Hace años, cuando Andrés Calamaro desayunaba allí cada mediodía, El Palentino seguía exactamente igual que ahora, y exactamente igual que antes, como si en esa heroica continuidad de ser siempre igual a sí mismo encontrara su razón de ser. Diría que no se trata de tradicionalismo cerril, sino de clasicismo. Es decir, no de quedarse varado en el pasado, sino directamente de vencer al tiempo, o al menos plantar cara. También Calamaro, cuando estaba en el interior del bar, era igual a los demás clientes, apenas un hombre común frente a su café con leche en vaso, alejado de los focos y del divismo de las rockstars para regresar a esa condición esencial de ser un hombre a ras de suelo. Porque en El Palentino –esa es una de sus mayores cualidades– todos somos iguales: todos somos gente corriente. Poco importan oficios y nacionalidades, nada importan las trayectorias de vuelo. Y es en esa capacidad de igualarnos a todos, de fundar ciudadanía en la soledad del café con leche, en la fraternidad de la caña o en la desesperación del gin-tonic, donde podemos decir que El Palentino es una de las instituciones republicanas más perfectas que existen en todo Madrid.
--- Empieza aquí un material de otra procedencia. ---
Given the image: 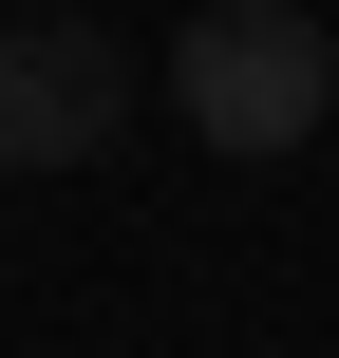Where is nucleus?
Returning <instances> with one entry per match:
<instances>
[{
	"label": "nucleus",
	"mask_w": 339,
	"mask_h": 358,
	"mask_svg": "<svg viewBox=\"0 0 339 358\" xmlns=\"http://www.w3.org/2000/svg\"><path fill=\"white\" fill-rule=\"evenodd\" d=\"M151 76H170V113H189V151H226V170L302 151V132L339 113V38L302 19V0H208Z\"/></svg>",
	"instance_id": "obj_1"
},
{
	"label": "nucleus",
	"mask_w": 339,
	"mask_h": 358,
	"mask_svg": "<svg viewBox=\"0 0 339 358\" xmlns=\"http://www.w3.org/2000/svg\"><path fill=\"white\" fill-rule=\"evenodd\" d=\"M132 94H151V57L113 19H75V0H19L0 19V170H94L132 132Z\"/></svg>",
	"instance_id": "obj_2"
},
{
	"label": "nucleus",
	"mask_w": 339,
	"mask_h": 358,
	"mask_svg": "<svg viewBox=\"0 0 339 358\" xmlns=\"http://www.w3.org/2000/svg\"><path fill=\"white\" fill-rule=\"evenodd\" d=\"M0 189H19V170H0Z\"/></svg>",
	"instance_id": "obj_3"
}]
</instances>
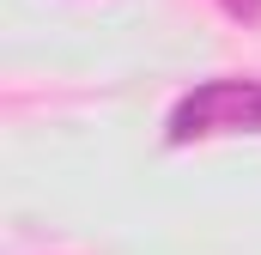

Y ahora que Casto, una de las mitades que mantienen en pie El Palentino, se ha ido para siempre, y que solo nos queda Loli, la otra mitad, nos empiezan a temblar las piernas. Lo que tenga que suceder sucederá. Siempre es así. No hace falta caer en la nostalgia preventiva, sin embargo, para darse cuenta de que llevan mucho tiempo tramando un nuevo tipo de ciudad: una ciudad sin ciudadanos. El Palentino, por ahora, como el dinosaurio, seguirá allí, fastidiándoles el invento.